TORONTO — Friday went so badly for the Rays that even manager Joe Maddon's preferred plan to forget about their ugly and costly 6-3 loss to the Blue Jays was stymied.
"One of the rough parts about being in Canada is that I can't get Netflix back at the hotel, and with that, I can't really watch The Office," Maddon said.
"Michael Scott (The Office's comical lead character) has really gotten me through these last two weeks.
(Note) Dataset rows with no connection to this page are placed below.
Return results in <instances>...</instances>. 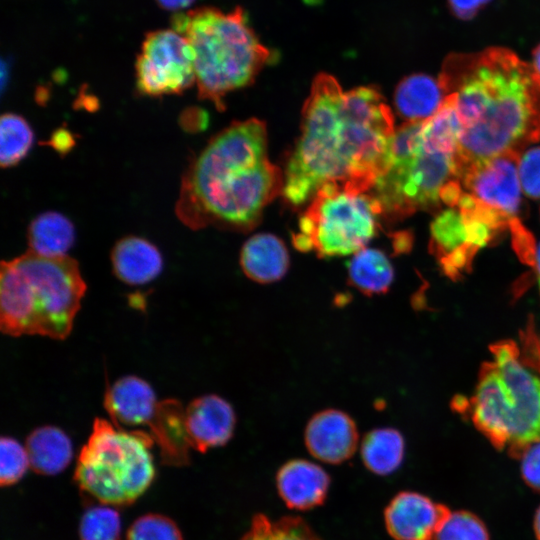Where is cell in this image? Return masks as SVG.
I'll list each match as a JSON object with an SVG mask.
<instances>
[{
	"mask_svg": "<svg viewBox=\"0 0 540 540\" xmlns=\"http://www.w3.org/2000/svg\"><path fill=\"white\" fill-rule=\"evenodd\" d=\"M394 132L391 109L375 87L343 90L333 76L319 74L305 101L301 135L284 174L285 200L300 206L327 183L369 192Z\"/></svg>",
	"mask_w": 540,
	"mask_h": 540,
	"instance_id": "cell-1",
	"label": "cell"
},
{
	"mask_svg": "<svg viewBox=\"0 0 540 540\" xmlns=\"http://www.w3.org/2000/svg\"><path fill=\"white\" fill-rule=\"evenodd\" d=\"M438 80L445 96L455 95L462 125L457 173L502 153L520 154L540 139V75L512 50L450 53Z\"/></svg>",
	"mask_w": 540,
	"mask_h": 540,
	"instance_id": "cell-2",
	"label": "cell"
},
{
	"mask_svg": "<svg viewBox=\"0 0 540 540\" xmlns=\"http://www.w3.org/2000/svg\"><path fill=\"white\" fill-rule=\"evenodd\" d=\"M284 175L267 153L265 124L255 118L217 134L184 174L176 214L192 229L248 231L283 190Z\"/></svg>",
	"mask_w": 540,
	"mask_h": 540,
	"instance_id": "cell-3",
	"label": "cell"
},
{
	"mask_svg": "<svg viewBox=\"0 0 540 540\" xmlns=\"http://www.w3.org/2000/svg\"><path fill=\"white\" fill-rule=\"evenodd\" d=\"M86 291L77 261L31 251L1 262L0 327L4 334L65 339Z\"/></svg>",
	"mask_w": 540,
	"mask_h": 540,
	"instance_id": "cell-4",
	"label": "cell"
},
{
	"mask_svg": "<svg viewBox=\"0 0 540 540\" xmlns=\"http://www.w3.org/2000/svg\"><path fill=\"white\" fill-rule=\"evenodd\" d=\"M473 396L464 404L475 427L498 450L520 459L540 441V377L513 341L491 347Z\"/></svg>",
	"mask_w": 540,
	"mask_h": 540,
	"instance_id": "cell-5",
	"label": "cell"
},
{
	"mask_svg": "<svg viewBox=\"0 0 540 540\" xmlns=\"http://www.w3.org/2000/svg\"><path fill=\"white\" fill-rule=\"evenodd\" d=\"M171 22L192 48L199 96L218 109L224 108L230 91L249 84L271 60V51L249 27L240 7L230 12L211 7L178 12Z\"/></svg>",
	"mask_w": 540,
	"mask_h": 540,
	"instance_id": "cell-6",
	"label": "cell"
},
{
	"mask_svg": "<svg viewBox=\"0 0 540 540\" xmlns=\"http://www.w3.org/2000/svg\"><path fill=\"white\" fill-rule=\"evenodd\" d=\"M154 440L141 429L126 430L96 418L82 447L74 473L81 491L101 504L126 506L135 502L155 477Z\"/></svg>",
	"mask_w": 540,
	"mask_h": 540,
	"instance_id": "cell-7",
	"label": "cell"
},
{
	"mask_svg": "<svg viewBox=\"0 0 540 540\" xmlns=\"http://www.w3.org/2000/svg\"><path fill=\"white\" fill-rule=\"evenodd\" d=\"M422 122H406L395 129L381 173L369 191L389 218L438 206L441 189L459 179L455 156L422 148Z\"/></svg>",
	"mask_w": 540,
	"mask_h": 540,
	"instance_id": "cell-8",
	"label": "cell"
},
{
	"mask_svg": "<svg viewBox=\"0 0 540 540\" xmlns=\"http://www.w3.org/2000/svg\"><path fill=\"white\" fill-rule=\"evenodd\" d=\"M381 207L369 192L327 183L301 215L294 246L319 257L355 254L376 235Z\"/></svg>",
	"mask_w": 540,
	"mask_h": 540,
	"instance_id": "cell-9",
	"label": "cell"
},
{
	"mask_svg": "<svg viewBox=\"0 0 540 540\" xmlns=\"http://www.w3.org/2000/svg\"><path fill=\"white\" fill-rule=\"evenodd\" d=\"M195 83L194 54L188 40L172 29L146 35L136 61V84L147 96L178 94Z\"/></svg>",
	"mask_w": 540,
	"mask_h": 540,
	"instance_id": "cell-10",
	"label": "cell"
},
{
	"mask_svg": "<svg viewBox=\"0 0 540 540\" xmlns=\"http://www.w3.org/2000/svg\"><path fill=\"white\" fill-rule=\"evenodd\" d=\"M519 161V153H502L461 168L458 177L466 192L513 220L520 207Z\"/></svg>",
	"mask_w": 540,
	"mask_h": 540,
	"instance_id": "cell-11",
	"label": "cell"
},
{
	"mask_svg": "<svg viewBox=\"0 0 540 540\" xmlns=\"http://www.w3.org/2000/svg\"><path fill=\"white\" fill-rule=\"evenodd\" d=\"M450 509L412 491L399 492L384 511L385 526L395 540H433Z\"/></svg>",
	"mask_w": 540,
	"mask_h": 540,
	"instance_id": "cell-12",
	"label": "cell"
},
{
	"mask_svg": "<svg viewBox=\"0 0 540 540\" xmlns=\"http://www.w3.org/2000/svg\"><path fill=\"white\" fill-rule=\"evenodd\" d=\"M235 412L218 395H204L191 401L184 409V429L190 449L204 453L225 445L233 436Z\"/></svg>",
	"mask_w": 540,
	"mask_h": 540,
	"instance_id": "cell-13",
	"label": "cell"
},
{
	"mask_svg": "<svg viewBox=\"0 0 540 540\" xmlns=\"http://www.w3.org/2000/svg\"><path fill=\"white\" fill-rule=\"evenodd\" d=\"M354 420L345 412L326 409L308 421L304 441L310 454L329 464H340L353 456L358 446Z\"/></svg>",
	"mask_w": 540,
	"mask_h": 540,
	"instance_id": "cell-14",
	"label": "cell"
},
{
	"mask_svg": "<svg viewBox=\"0 0 540 540\" xmlns=\"http://www.w3.org/2000/svg\"><path fill=\"white\" fill-rule=\"evenodd\" d=\"M152 387L137 376L118 379L104 396V407L112 423L119 427H142L153 425L159 409Z\"/></svg>",
	"mask_w": 540,
	"mask_h": 540,
	"instance_id": "cell-15",
	"label": "cell"
},
{
	"mask_svg": "<svg viewBox=\"0 0 540 540\" xmlns=\"http://www.w3.org/2000/svg\"><path fill=\"white\" fill-rule=\"evenodd\" d=\"M430 247L444 273L454 279L471 267L478 252L470 242L466 225L457 207H450L434 219L431 224Z\"/></svg>",
	"mask_w": 540,
	"mask_h": 540,
	"instance_id": "cell-16",
	"label": "cell"
},
{
	"mask_svg": "<svg viewBox=\"0 0 540 540\" xmlns=\"http://www.w3.org/2000/svg\"><path fill=\"white\" fill-rule=\"evenodd\" d=\"M276 485L288 508L306 511L324 503L330 486V476L313 462L293 459L278 470Z\"/></svg>",
	"mask_w": 540,
	"mask_h": 540,
	"instance_id": "cell-17",
	"label": "cell"
},
{
	"mask_svg": "<svg viewBox=\"0 0 540 540\" xmlns=\"http://www.w3.org/2000/svg\"><path fill=\"white\" fill-rule=\"evenodd\" d=\"M244 274L254 282L269 284L280 280L289 268V253L284 242L272 234L249 238L240 253Z\"/></svg>",
	"mask_w": 540,
	"mask_h": 540,
	"instance_id": "cell-18",
	"label": "cell"
},
{
	"mask_svg": "<svg viewBox=\"0 0 540 540\" xmlns=\"http://www.w3.org/2000/svg\"><path fill=\"white\" fill-rule=\"evenodd\" d=\"M114 274L129 285H143L162 271L163 258L159 250L146 239L129 236L119 240L111 254Z\"/></svg>",
	"mask_w": 540,
	"mask_h": 540,
	"instance_id": "cell-19",
	"label": "cell"
},
{
	"mask_svg": "<svg viewBox=\"0 0 540 540\" xmlns=\"http://www.w3.org/2000/svg\"><path fill=\"white\" fill-rule=\"evenodd\" d=\"M445 97L439 80L426 74H413L398 84L394 104L406 122L425 121L440 108Z\"/></svg>",
	"mask_w": 540,
	"mask_h": 540,
	"instance_id": "cell-20",
	"label": "cell"
},
{
	"mask_svg": "<svg viewBox=\"0 0 540 540\" xmlns=\"http://www.w3.org/2000/svg\"><path fill=\"white\" fill-rule=\"evenodd\" d=\"M31 469L41 475H56L71 462L72 443L67 434L55 426L33 430L26 440Z\"/></svg>",
	"mask_w": 540,
	"mask_h": 540,
	"instance_id": "cell-21",
	"label": "cell"
},
{
	"mask_svg": "<svg viewBox=\"0 0 540 540\" xmlns=\"http://www.w3.org/2000/svg\"><path fill=\"white\" fill-rule=\"evenodd\" d=\"M462 125L460 123L454 94L446 95L440 108L422 122L419 139L422 148L455 156L460 144Z\"/></svg>",
	"mask_w": 540,
	"mask_h": 540,
	"instance_id": "cell-22",
	"label": "cell"
},
{
	"mask_svg": "<svg viewBox=\"0 0 540 540\" xmlns=\"http://www.w3.org/2000/svg\"><path fill=\"white\" fill-rule=\"evenodd\" d=\"M75 239L73 224L58 212L38 215L28 229L29 250L44 257H62Z\"/></svg>",
	"mask_w": 540,
	"mask_h": 540,
	"instance_id": "cell-23",
	"label": "cell"
},
{
	"mask_svg": "<svg viewBox=\"0 0 540 540\" xmlns=\"http://www.w3.org/2000/svg\"><path fill=\"white\" fill-rule=\"evenodd\" d=\"M393 278V266L385 253L379 249L365 247L353 254L349 261L350 284L367 296L387 292Z\"/></svg>",
	"mask_w": 540,
	"mask_h": 540,
	"instance_id": "cell-24",
	"label": "cell"
},
{
	"mask_svg": "<svg viewBox=\"0 0 540 540\" xmlns=\"http://www.w3.org/2000/svg\"><path fill=\"white\" fill-rule=\"evenodd\" d=\"M404 439L393 428H378L368 432L361 443V457L368 470L380 476L396 471L404 458Z\"/></svg>",
	"mask_w": 540,
	"mask_h": 540,
	"instance_id": "cell-25",
	"label": "cell"
},
{
	"mask_svg": "<svg viewBox=\"0 0 540 540\" xmlns=\"http://www.w3.org/2000/svg\"><path fill=\"white\" fill-rule=\"evenodd\" d=\"M241 540H322L297 516H284L271 520L265 514H256Z\"/></svg>",
	"mask_w": 540,
	"mask_h": 540,
	"instance_id": "cell-26",
	"label": "cell"
},
{
	"mask_svg": "<svg viewBox=\"0 0 540 540\" xmlns=\"http://www.w3.org/2000/svg\"><path fill=\"white\" fill-rule=\"evenodd\" d=\"M33 132L21 116L6 113L0 121V162L3 167L18 163L30 150Z\"/></svg>",
	"mask_w": 540,
	"mask_h": 540,
	"instance_id": "cell-27",
	"label": "cell"
},
{
	"mask_svg": "<svg viewBox=\"0 0 540 540\" xmlns=\"http://www.w3.org/2000/svg\"><path fill=\"white\" fill-rule=\"evenodd\" d=\"M121 518L109 505L88 507L80 519V540H120Z\"/></svg>",
	"mask_w": 540,
	"mask_h": 540,
	"instance_id": "cell-28",
	"label": "cell"
},
{
	"mask_svg": "<svg viewBox=\"0 0 540 540\" xmlns=\"http://www.w3.org/2000/svg\"><path fill=\"white\" fill-rule=\"evenodd\" d=\"M433 540H490L485 523L474 513L458 510L450 513Z\"/></svg>",
	"mask_w": 540,
	"mask_h": 540,
	"instance_id": "cell-29",
	"label": "cell"
},
{
	"mask_svg": "<svg viewBox=\"0 0 540 540\" xmlns=\"http://www.w3.org/2000/svg\"><path fill=\"white\" fill-rule=\"evenodd\" d=\"M126 540H183V538L172 519L150 513L140 516L131 524Z\"/></svg>",
	"mask_w": 540,
	"mask_h": 540,
	"instance_id": "cell-30",
	"label": "cell"
},
{
	"mask_svg": "<svg viewBox=\"0 0 540 540\" xmlns=\"http://www.w3.org/2000/svg\"><path fill=\"white\" fill-rule=\"evenodd\" d=\"M0 457L1 486L16 484L30 467L26 447L12 437H1Z\"/></svg>",
	"mask_w": 540,
	"mask_h": 540,
	"instance_id": "cell-31",
	"label": "cell"
},
{
	"mask_svg": "<svg viewBox=\"0 0 540 540\" xmlns=\"http://www.w3.org/2000/svg\"><path fill=\"white\" fill-rule=\"evenodd\" d=\"M519 181L524 193L540 199V147L524 153L518 166Z\"/></svg>",
	"mask_w": 540,
	"mask_h": 540,
	"instance_id": "cell-32",
	"label": "cell"
},
{
	"mask_svg": "<svg viewBox=\"0 0 540 540\" xmlns=\"http://www.w3.org/2000/svg\"><path fill=\"white\" fill-rule=\"evenodd\" d=\"M520 459L524 482L534 491L540 492V441L529 446Z\"/></svg>",
	"mask_w": 540,
	"mask_h": 540,
	"instance_id": "cell-33",
	"label": "cell"
},
{
	"mask_svg": "<svg viewBox=\"0 0 540 540\" xmlns=\"http://www.w3.org/2000/svg\"><path fill=\"white\" fill-rule=\"evenodd\" d=\"M509 228L513 236V245L522 261L530 266H534L536 248L533 237L522 226L518 219L511 221Z\"/></svg>",
	"mask_w": 540,
	"mask_h": 540,
	"instance_id": "cell-34",
	"label": "cell"
},
{
	"mask_svg": "<svg viewBox=\"0 0 540 540\" xmlns=\"http://www.w3.org/2000/svg\"><path fill=\"white\" fill-rule=\"evenodd\" d=\"M492 0H447L448 9L451 14L463 21L472 20L482 11Z\"/></svg>",
	"mask_w": 540,
	"mask_h": 540,
	"instance_id": "cell-35",
	"label": "cell"
},
{
	"mask_svg": "<svg viewBox=\"0 0 540 540\" xmlns=\"http://www.w3.org/2000/svg\"><path fill=\"white\" fill-rule=\"evenodd\" d=\"M158 4L171 11H180L184 8H187L195 0H156Z\"/></svg>",
	"mask_w": 540,
	"mask_h": 540,
	"instance_id": "cell-36",
	"label": "cell"
},
{
	"mask_svg": "<svg viewBox=\"0 0 540 540\" xmlns=\"http://www.w3.org/2000/svg\"><path fill=\"white\" fill-rule=\"evenodd\" d=\"M532 58H533V67L537 71V73L540 75V43L534 48L532 52Z\"/></svg>",
	"mask_w": 540,
	"mask_h": 540,
	"instance_id": "cell-37",
	"label": "cell"
},
{
	"mask_svg": "<svg viewBox=\"0 0 540 540\" xmlns=\"http://www.w3.org/2000/svg\"><path fill=\"white\" fill-rule=\"evenodd\" d=\"M534 532L537 540H540V506L536 510L533 522Z\"/></svg>",
	"mask_w": 540,
	"mask_h": 540,
	"instance_id": "cell-38",
	"label": "cell"
},
{
	"mask_svg": "<svg viewBox=\"0 0 540 540\" xmlns=\"http://www.w3.org/2000/svg\"><path fill=\"white\" fill-rule=\"evenodd\" d=\"M538 278H540V245L536 248L534 266Z\"/></svg>",
	"mask_w": 540,
	"mask_h": 540,
	"instance_id": "cell-39",
	"label": "cell"
},
{
	"mask_svg": "<svg viewBox=\"0 0 540 540\" xmlns=\"http://www.w3.org/2000/svg\"><path fill=\"white\" fill-rule=\"evenodd\" d=\"M538 282H539V289H540V278H538Z\"/></svg>",
	"mask_w": 540,
	"mask_h": 540,
	"instance_id": "cell-40",
	"label": "cell"
}]
</instances>
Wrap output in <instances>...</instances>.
So if anything, I'm disappointed in that."
After watching his Rays make a season-high three errors, including two by third baseman Evan Longoria, and watching Jeremy Hellickson's good pitching start turn bad fast, Maddon's backup plan was to watch a movie on his iPad.
But he might have wanted to at least glance over the memo Major League Baseball issued Friday detailing how a three-way tie would be broken for the American League wild-card spots, because the race is a lot wilder now, with two days left on the regular-season schedule.
While the Rays (90-70) lost for the first time in more than a week, they also lost the wild-card edge they had as the Indians won again, creating a tie for the top spot. The Rangers, who also won Friday, are one game back. The Rays still have a magic number of two to clinch a spot — a combination of their wins and/or Texas losses — so if they win out, they're in.
"Although there's only two games left, we still have a chance," Longoria said. "I guess we really still are in the driver's seat. … We're tied, and we go out and win (today) and see where we're at. It's not like we're playing catch-up."
Rather than ending Friday in a champagne celebration, the Rays did so in frustration. The game couldn't have started better. Hellickson retired the first nine Jays with ease (32 pitches total), and home runs by Ben Zobrist and Delmon Young off knuckleballing nemesis R.A. Dickey gave them a lead.
But everything — the momentum, the game, the look of the wild-card race — changed in a messy fourth.
After a single and a bunt, Longoria made his first mistake, going against his instinct by hanging back on a Brett Lawrie bouncer and getting handcuffed by a bad hop off a bouncier version of Astroturf than they have at Tropicana Field.
"It's really tough if you don't play here a lot," said Longoria, who had a three-error game in Toronto in 2012.
A hard single and a blooper to shallow center led to two runs, then the Jays went ahead on an error by centerfielder Sam Fuld, who aggressively charged Ryan Goins' single but somehow let it get by him. The ball rolled nearly to the wall as two more runs scored. "I don't know, I think I just took my eye off it a second too early," Fuld said. "You can't imagine a worse scenario as an outfielder."
Though Maddon insisted, almost defiantly, that Hellickson wasn't to blame — "Don't anybody get on Hellickson; he pitched well (Friday)" — Hellickson made things worse in the fifth when he issued back-to-back two-out walks, both runners eventually scoring, one as Longoria made an errant throw for his second error.
"It's just tough to locate and throw the ball where I wanted for three innings and then have it all fall apart," Hellickson said. "I felt good. That's a tough one."
The Rays had one chance to get back in the game, loading the bases with one out in the eighth and chasing Dickey. But as the Rays have done so often — hitting a measly .226 with the bases loaded — they failed to capitalize, James Loney bouncing into a double play.
Under the three-team wild-card tie-breaking plan, the Indians, by virtue of having the best record against the other two teams, chose the easiest path to a berth and Monday would host the Rays, who as the second pick logically opted for two chances, albeit both on the road. Monday's winner would be the top wild card, the loser facing the Rangers in Texas on Tuesday for the other spot.
Maddon preferred a simple analysis:
"We didn't play well (Friday), and we got beat. For me the only thing to do is get a good night's rest, come back (today) with a good attitude and play the game. There's nothing else you really can do."